There is a similar advantage in centralizing foreign transactions in London. In the absence of any general centre each two commercial towns must settle their transactions directly and separately. A merchant will be receiving bills upon the bankers and merchants of many other towns. There is a double inconvenience in this. The supply and demand for bills upon comparatively small places must be comparatively small and variable, and the bills will be drawn upon minor firms, of the soundness of which it will not be easy to get satisfactory information. Many firms, too, in the, present day have houses in several parts of the world, and it would be more convenient that their mutual transactions should be brought to a centre somewhere, just as the transactions of branch banks are brought to a centre in the head office. Thus there arises a tendency to prefer bills drawn upon well-known London banks, or other great London firms, whose credit is known all over the world, and ceteris paribus, such bills will command a readier acceptance in the exchange market. Persons having to draw bills will get a better price if they can draw upon London, which they can do by opening an account with a London firm, and arranging that remittances due to them shall be deposited to their credit in London. It comes to pass that a merchant in America, Australia, or India, will prefer to receive money in London rather than anywhere else. Everyone wishing to remit money can then do so in the form of a bill upon the holders of these funds in London, and the fund will be recruited from time to time by similar bills received and transmitted to London for collection.

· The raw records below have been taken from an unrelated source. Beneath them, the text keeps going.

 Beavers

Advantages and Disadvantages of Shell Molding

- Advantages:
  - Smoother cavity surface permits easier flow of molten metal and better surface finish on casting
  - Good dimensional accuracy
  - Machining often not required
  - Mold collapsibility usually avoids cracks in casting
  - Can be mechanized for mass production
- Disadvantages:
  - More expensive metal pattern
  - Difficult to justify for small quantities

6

This tendency to the centralization of financial business in London is much promoted by the fact that the largest mass of cheap loanable capital exists there. The general rate of interest in New York is at least 2 per cent. higher than in London, so that a trader who has credit enough to obtain loans in London, will make a profit by borrowing there rather than in New York. Thus, instead of first depositing money in London, and afterwards drawing against it, the more usual and profitable form of the transaction is to get a credit there, that is, leave to draw against a banker, making subsequent remittances to recoup the banker accepting and paying the bills. As regards continental trade, Paris, Berlin, Vienna, Hamburg, and Amsterdam are of course highly important centres, but recent wars have occasioned a considerable transfer of financial business to London. Moreover, the great foreign trade of England, reaching into every quarter of the globe, and the distant colonies and dependencies which naturally have financial relations with the capital of the an empire, tend to give London a unique position.